Dit artikel behandelt de volgende aspecten:
Een apparaat in een kamer toevoegen
De enige manier om in ETS Inside apparaten aan een project toe te voegen, bestaat erin om de onlinecatalogus te gebruiken, die wordt weergegeven wanneer de 'Apparaat toevoegen'-knop wordt getoond.
Deze knop is alleen zichtbaar op de plaats waar een apparaat fysiek kan worden geïnstalleerd in de gebouwstructuur. Als u een apparaat in een gang wilt toevoegen, moet u dus gewoon op de 'Apparaat toevoegen'-knop tikken
Dan verschijnt het onlinecatalogus-venster, waar alle beschikbare KNX apparaten worden getoond (gegroepeerd per fabrikant).
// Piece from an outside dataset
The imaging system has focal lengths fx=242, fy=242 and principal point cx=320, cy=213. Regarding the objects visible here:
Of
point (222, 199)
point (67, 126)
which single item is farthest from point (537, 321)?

Aan de linkerkant (1) kunt u tussen alle beschikbare KNX fabrikanten scrollen en aan de rechterkant (2) kunt u tussen alle beschikbare KNX producten scrollen van de fabrikant die u aan de linkerkant hebt geselecteerd. U kunt ook door alle producten van alle fabrikanten scrollen als u bovenaan de optie 'Alle fabrikanten' selecteert. Als u een specifiek product wilt zoeken, hoeft u alleen de naam of het bestelnummer van het product in het zoekveld (3) in te tikken.
De onlinecatalogus geeft voor alle producten de volgende informatie weer (4):
- Naam van de KNX fabrikant
- Catalogusdeel 1
- Catalogusdeel 2
- Bestelnummer
- Applicatie: naam & versie
Als u bijvoorbeeld alleen '286' intikt in het zoekveld, krijgt u de resultaten te zien voor het apparaat 'Push button UP 286', wat in dit voorbeeld het gewenste apparaat is.
Als u het apparaat ten slotte wilt toevoegen, moet u op het gewenste apparaat tikken om het te selecteren. U zult merken dat het geselecteerde apparaat wordt gemarkeerd met een lijst errond en met een vinkje in de hoek bovenaan rechts.
U kunt ook meerdere apparaten selecteren om aan een project toe te voegen.
Zodra het gewenste apparaat is geselecteerd, moet u op de 'Toevoegen'-knop tikken.
Het apparaat wordt dan ingevoerd op de plaats waar het werd gevraagd (de 'gang' in dit voorbeeld).
Als u (op eender welke plaats) een apparaat wilt verwijderen, moet u eerst de 'Bewerkingsmodus' inschakelen door op de 'Wijzigen'-knop (1) op de hoofdwerkbalk te tikken. Zodra de 'Bewerkingsmodus' ingeschakeld is, ziet u de 'werkbalk' (2) verschijnen, waar alle relevante acties worden weergegeven.
Als u een van de weergegeven acties wilt uitvoeren, moet u het apparaat selecteren door erop te tikken. Zodra het geselecteerd is, wordt het apparaat gemarkeerd en wordt een vinkje weergegeven in de rechterbovenhoek van het apparaat (3). Vervolgens worden de beschikbare acties gemarkeerd(4).
Als u het apparaat ten slotte wilt verwijderen, moet u op de 'Verwijderen'-knop tikken.